Exhibition Hours
Oct 14, 12–5; Oct 16, 12–5; Oct 17, 12–5; Oct 18, 12–5
Sale 2649 - Lot 35
Additional Images
Sale 2649 - Lot 35
NORMAN LEWIS (1909 - 1979)
Untitled (Birds).
Oil on cotton canvas, circa 1951-52. 1295x635 mm; 51x25 inches.
Provenance: acquired directly from the artist, private collection, New York; thence by descent, private collection, North Carolina.
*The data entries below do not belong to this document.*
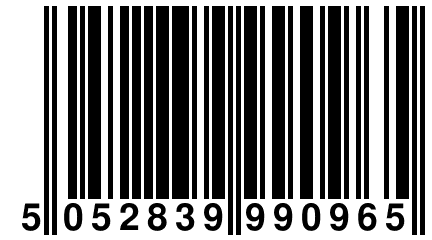 5 052839 990965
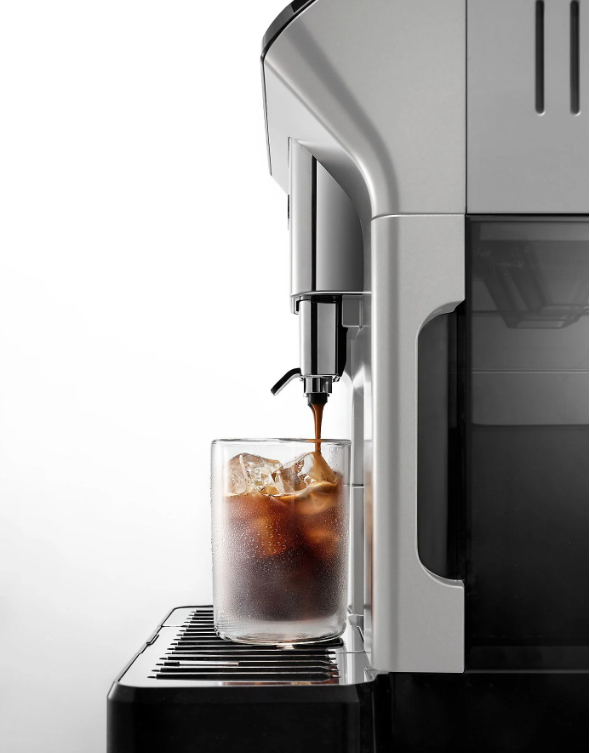 DeLonghi ECAM 450.65.S Eletta Explore Cold Brew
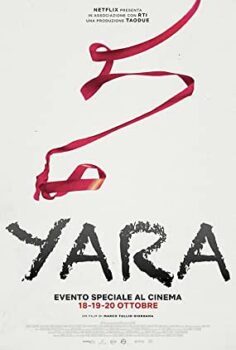 Benim Adım Yara – Yara izle (2021)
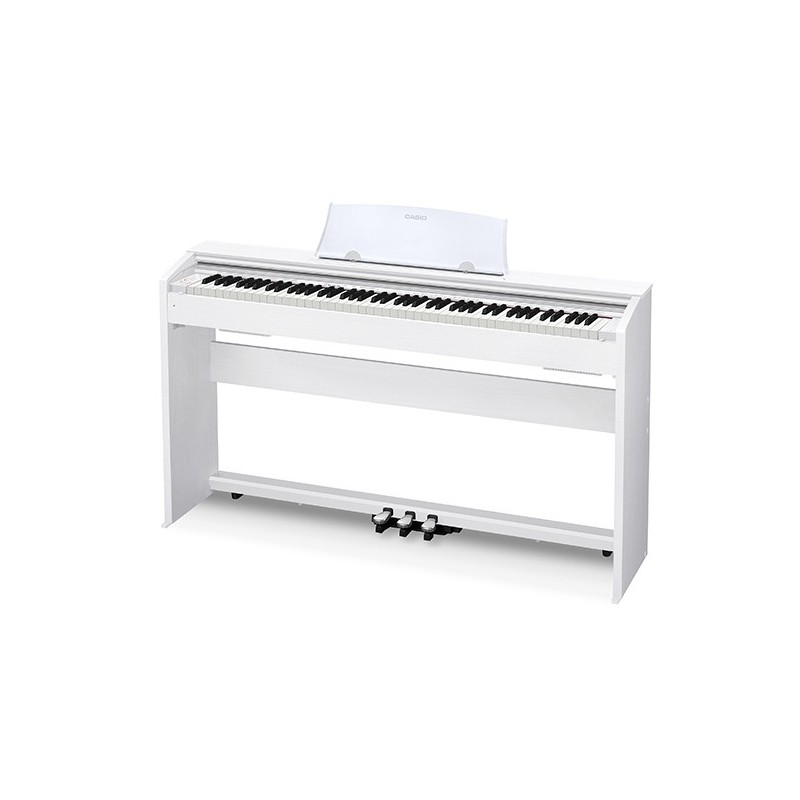 Casio PX-770 WE - pianino cyfrowe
This modernist painting is a striking example of Norman Lewis abstraction of the early 1950s in which birds are the subject. This period of abstraction can be seen as a reflection of Lewis's urban surroundings - echoing shapes and patterns seen in washing lines, tenement windows, storm clouds and birds flying over head. Here Lewis displays his distinctive dry brush technique with oil paint, similarly used on both canvas and paper to blur lines and suggest movement.
One of the earliest examples of the subject is his Birds, 1950, a more painterly and expressionist precursor to the subject with swirling brushtrokes of color. That year, with his friend Ad Reinhardt, Lewis participated in the Artists' Sessions at Studio 35, three days of round-table discussions, moderated by Robert Motherwell, sculptor Richard Lippold and MoMA curator Alfred H. Barr, to define the relevant issues for Abstract Expressionism. Lewis was the only African-American artist to participate. In the early 1950s, in addition to several solo exhibitions at the Willard Gallery, Lewis finally achieved some public recognition for his contributions to abstraction. He was first included in the 1951 Abstract Painting and Sculpture in America exhibition at the Museum of Modern Art, New York. In 1952, Lewis also achieved critical acclaim with positive reviews in the New York Herald-Tribune and Art News magazine. He returned to an avian subject again in 1953 with his Migrating Birds, which later won the Popularity Prize at the prestigious Pittsburgh International Exhibition of Contemporary Painting at the Carnegie Institute in 1955. Fine, pl. 31, p 66.